Os Estados Unidos realizaram em dezembro um teste nuclear em
Nevada. O país não aceitou abrir a atividade aos inspetores internacionais, o
que têm exigido do Irã – que, aliás, protestou, assim como fizeram o prefeito
de Hiroshima e alguns grupos pacifistas japoneses. O acontecimento voltou a
chamar atenção para a disputa entre Israel e Irã, mas sem pôr em pauta o que
realmente é importante: a criação de uma zona livre de armas nucleares no
Oriente Médio.
Noam Chomsky - La Jornada
Há alguns meses, ao informar sobre o debate final da campanha
presidencial nos Estados Unidos, o The Wall Street Journal observou que “o
único país mais mencionado (que Israel) foi o Irã, o qual a maioria das nações
de Oriente Médio vê como a principal ameaça à segurança da região”.
Os dois candidatos estiveram de acordo em que um Irã nuclear
é a maior ameaça à região, se não ao mundo, como Romney sustentou
explicitamente, reiterando uma opinião convencional.

● ENTRADAS LISTADAS:
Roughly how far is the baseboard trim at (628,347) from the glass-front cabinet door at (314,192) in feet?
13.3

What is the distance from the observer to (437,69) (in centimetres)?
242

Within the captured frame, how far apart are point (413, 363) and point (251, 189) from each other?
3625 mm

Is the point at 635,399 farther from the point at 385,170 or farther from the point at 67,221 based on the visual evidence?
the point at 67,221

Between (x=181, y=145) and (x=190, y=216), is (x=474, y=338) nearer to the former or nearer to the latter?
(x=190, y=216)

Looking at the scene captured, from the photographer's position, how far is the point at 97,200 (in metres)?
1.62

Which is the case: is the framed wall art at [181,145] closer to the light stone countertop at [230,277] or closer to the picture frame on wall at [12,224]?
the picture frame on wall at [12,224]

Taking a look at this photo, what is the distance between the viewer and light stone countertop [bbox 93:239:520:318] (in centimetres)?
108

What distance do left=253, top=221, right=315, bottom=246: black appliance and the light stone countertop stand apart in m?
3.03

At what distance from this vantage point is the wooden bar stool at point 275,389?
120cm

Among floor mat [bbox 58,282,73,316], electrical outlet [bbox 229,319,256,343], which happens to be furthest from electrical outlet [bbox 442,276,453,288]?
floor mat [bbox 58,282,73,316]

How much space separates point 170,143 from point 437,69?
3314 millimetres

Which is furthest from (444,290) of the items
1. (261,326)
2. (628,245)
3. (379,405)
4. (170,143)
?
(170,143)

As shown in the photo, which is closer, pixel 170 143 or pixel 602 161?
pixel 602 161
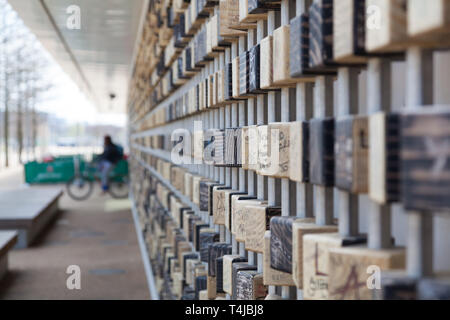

● TAREFA CURTA 1: Reproduza, do texto sobre o teste nuclear, a parte entre "Os dois candidatos" e "uma opinião convencional.", incluindo as duas.
● TAREFA CURTA 2: De acordo com o texto sobre o teste nuclear, em que lugar os Estados Unidos fizeram o teste em dezembro?
● TAREFA CURTA 3: Transforme em lista o parágrafo do texto sobre o teste nuclear que começa com "Os Estados Unidos realizaram em dezembro", mantendo os fatos principais.
Para responder, use só o texto sobre o teste nuclear.

● RESPOSTA COMPLETA 1:
Os dois candidatos estiveram de acordo em que um Irã nuclear
é a maior ameaça à região, se não ao mundo, como Romney sustentou
explicitamente, reiterando uma opinião convencional.

● RESPOSTA COMPLETA 2: Em Nevada.

● RESPOSTA COMPLETA 3:
- Em dezembro, os Estados Unidos fizeram um teste nuclear em Nevada.
- O país não abriu a atividade a inspetores internacionais, algo que tem sido exigido do Irã.
- O Irã protestou, assim como o prefeito de Hiroshima e alguns grupos pacifistas japoneses.
- O fato voltou a chamar atenção para a disputa entre Israel e Irã.
- Mesmo assim, não se discutiu o que realmente importa: a criação de uma zona livre de armas nucleares no Oriente Médio.